----- Data extract

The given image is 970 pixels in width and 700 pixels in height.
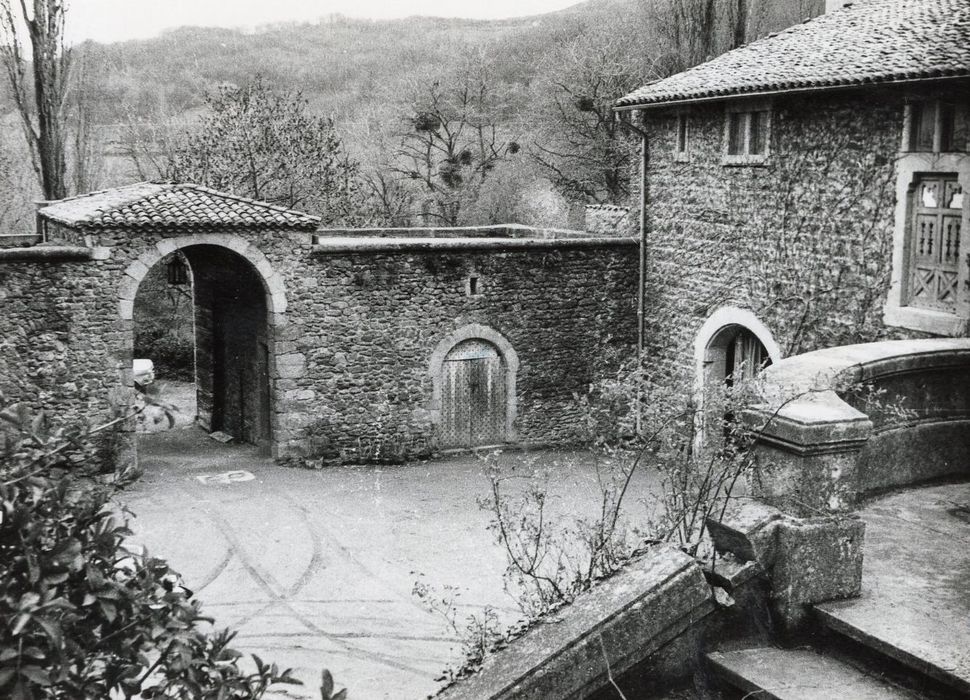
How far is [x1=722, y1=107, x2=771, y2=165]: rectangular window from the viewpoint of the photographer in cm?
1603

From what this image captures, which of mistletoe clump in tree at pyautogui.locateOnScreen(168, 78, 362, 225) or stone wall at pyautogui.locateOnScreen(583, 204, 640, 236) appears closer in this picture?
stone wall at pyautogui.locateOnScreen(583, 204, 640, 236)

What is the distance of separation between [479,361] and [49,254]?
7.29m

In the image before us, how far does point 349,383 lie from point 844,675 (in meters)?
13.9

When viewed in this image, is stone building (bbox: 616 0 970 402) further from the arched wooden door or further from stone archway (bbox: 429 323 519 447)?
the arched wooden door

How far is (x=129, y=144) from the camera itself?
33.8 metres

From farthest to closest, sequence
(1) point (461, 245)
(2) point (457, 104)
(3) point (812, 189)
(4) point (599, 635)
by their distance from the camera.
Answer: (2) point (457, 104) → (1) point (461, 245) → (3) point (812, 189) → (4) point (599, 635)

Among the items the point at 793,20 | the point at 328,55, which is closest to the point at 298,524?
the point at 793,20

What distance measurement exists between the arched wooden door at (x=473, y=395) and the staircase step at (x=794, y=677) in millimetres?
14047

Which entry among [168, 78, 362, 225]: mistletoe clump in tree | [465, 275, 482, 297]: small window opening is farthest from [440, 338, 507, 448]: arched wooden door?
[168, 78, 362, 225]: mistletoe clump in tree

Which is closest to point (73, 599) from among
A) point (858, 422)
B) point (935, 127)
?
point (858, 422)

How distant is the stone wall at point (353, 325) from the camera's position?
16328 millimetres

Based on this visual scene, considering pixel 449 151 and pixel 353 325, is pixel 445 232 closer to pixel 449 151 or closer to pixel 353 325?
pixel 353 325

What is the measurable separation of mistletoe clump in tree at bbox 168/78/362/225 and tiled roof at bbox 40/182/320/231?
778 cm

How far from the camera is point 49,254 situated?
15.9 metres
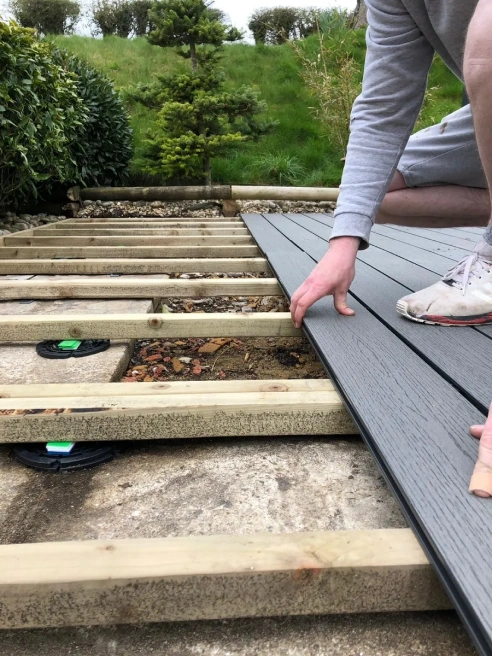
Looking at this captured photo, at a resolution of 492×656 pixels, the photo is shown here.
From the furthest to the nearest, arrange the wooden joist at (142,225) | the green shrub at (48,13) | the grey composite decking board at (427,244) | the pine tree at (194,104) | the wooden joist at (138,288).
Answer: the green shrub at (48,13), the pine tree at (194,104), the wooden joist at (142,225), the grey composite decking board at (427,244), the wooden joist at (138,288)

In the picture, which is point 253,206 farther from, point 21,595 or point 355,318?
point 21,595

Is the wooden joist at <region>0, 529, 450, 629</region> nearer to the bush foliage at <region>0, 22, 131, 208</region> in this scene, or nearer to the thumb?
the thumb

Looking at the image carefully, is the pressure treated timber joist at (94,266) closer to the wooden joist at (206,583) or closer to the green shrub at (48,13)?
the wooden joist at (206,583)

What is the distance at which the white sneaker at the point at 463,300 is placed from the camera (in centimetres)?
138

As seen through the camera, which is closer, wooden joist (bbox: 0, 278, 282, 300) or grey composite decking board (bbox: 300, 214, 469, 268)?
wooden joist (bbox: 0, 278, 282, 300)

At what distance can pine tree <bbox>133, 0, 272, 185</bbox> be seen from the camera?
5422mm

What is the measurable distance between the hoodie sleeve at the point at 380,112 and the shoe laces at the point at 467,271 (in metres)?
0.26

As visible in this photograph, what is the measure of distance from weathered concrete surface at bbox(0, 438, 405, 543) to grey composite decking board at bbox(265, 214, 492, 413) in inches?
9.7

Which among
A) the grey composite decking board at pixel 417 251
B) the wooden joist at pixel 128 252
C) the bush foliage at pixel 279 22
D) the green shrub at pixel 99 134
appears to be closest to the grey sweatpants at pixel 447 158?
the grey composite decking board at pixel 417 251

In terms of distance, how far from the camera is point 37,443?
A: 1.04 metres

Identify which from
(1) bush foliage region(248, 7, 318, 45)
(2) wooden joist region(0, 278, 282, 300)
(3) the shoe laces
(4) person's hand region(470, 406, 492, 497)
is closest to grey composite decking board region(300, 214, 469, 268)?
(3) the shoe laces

----------

Can you copy all of the data above word for word, leaving out the pictures?

The given image is 970 pixels in width and 700 pixels in height.
How far is [x1=722, y1=107, x2=771, y2=165]: rectangular window from the viewpoint of the photographer in cm?
1603

From what this image captures, which of mistletoe clump in tree at pyautogui.locateOnScreen(168, 78, 362, 225) or stone wall at pyautogui.locateOnScreen(583, 204, 640, 236) appears closer in this picture?
stone wall at pyautogui.locateOnScreen(583, 204, 640, 236)

What is the distance of separation between [479,361] and [49,254]?
7.29m

In the image before us, how far does point 349,383 lie from point 844,675 (in meters)?
13.9

When viewed in this image, is stone building (bbox: 616 0 970 402) further from the arched wooden door or further from stone archway (bbox: 429 323 519 447)?
the arched wooden door

How far is (x=129, y=144) from the camera itself?
33.8 metres

From farthest to closest, sequence
(1) point (461, 245)
(2) point (457, 104)
(3) point (812, 189)
(4) point (599, 635)
by their distance from the camera.
Answer: (2) point (457, 104) → (1) point (461, 245) → (3) point (812, 189) → (4) point (599, 635)

Among the items the point at 793,20 | the point at 328,55, which is closest to the point at 298,524?
the point at 793,20

What distance measurement exists between the arched wooden door at (x=473, y=395) and the staircase step at (x=794, y=677) in millimetres?
14047

Which entry among [168, 78, 362, 225]: mistletoe clump in tree | [465, 275, 482, 297]: small window opening is farthest from [440, 338, 507, 448]: arched wooden door?
[168, 78, 362, 225]: mistletoe clump in tree

Which is closest to point (73, 599) from among
A) point (858, 422)
B) point (935, 127)
?
point (858, 422)

How distant is the stone wall at point (353, 325) from the camera's position?
16328 millimetres

Based on this visual scene, considering pixel 449 151 and pixel 353 325, is pixel 445 232 closer to pixel 449 151 or closer to pixel 353 325?
pixel 353 325

What is the measurable separation of mistletoe clump in tree at bbox 168/78/362/225 and tiled roof at bbox 40/182/320/231?
778 cm

How far from the camera is point 49,254 situated?
15.9 metres
Looking at this captured photo, at a resolution of 492×656 pixels, the photo is shown here.
From the furthest to the nearest, arrange the wooden joist at (142,225) | the green shrub at (48,13) | the grey composite decking board at (427,244) | the pine tree at (194,104) | the wooden joist at (138,288).
Answer: the green shrub at (48,13), the pine tree at (194,104), the wooden joist at (142,225), the grey composite decking board at (427,244), the wooden joist at (138,288)

In the picture, which is point 253,206 farther from, point 21,595 or point 355,318?
point 21,595

Is the wooden joist at <region>0, 529, 450, 629</region> nearer to the bush foliage at <region>0, 22, 131, 208</region> in this scene, or nearer to the thumb?
the thumb

Looking at the image carefully, is the pressure treated timber joist at (94,266) closer to the wooden joist at (206,583) or closer to the green shrub at (48,13)?
the wooden joist at (206,583)

What is the distance at which the white sneaker at the point at 463,300 is placed from the camera (in centimetres)?
138

As seen through the camera, which is closer, wooden joist (bbox: 0, 278, 282, 300) or grey composite decking board (bbox: 300, 214, 469, 268)?
wooden joist (bbox: 0, 278, 282, 300)

At what distance can pine tree <bbox>133, 0, 272, 185</bbox> be seen from the camera?
5422mm

What is the measurable distance between the hoodie sleeve at the point at 380,112 and the shoe laces at the point at 467,271 (in metres)?
0.26

As visible in this photograph, what is the measure of distance from weathered concrete surface at bbox(0, 438, 405, 543) to grey composite decking board at bbox(265, 214, 492, 413) in inches?
9.7

Which among
A) the grey composite decking board at pixel 417 251
B) the wooden joist at pixel 128 252
C) the bush foliage at pixel 279 22
D) the green shrub at pixel 99 134
appears to be closest to the grey sweatpants at pixel 447 158?
the grey composite decking board at pixel 417 251

In terms of distance, how far from the camera is point 37,443?
A: 1.04 metres

Identify which from
(1) bush foliage region(248, 7, 318, 45)
(2) wooden joist region(0, 278, 282, 300)
(3) the shoe laces
(4) person's hand region(470, 406, 492, 497)
is closest to grey composite decking board region(300, 214, 469, 268)?
(3) the shoe laces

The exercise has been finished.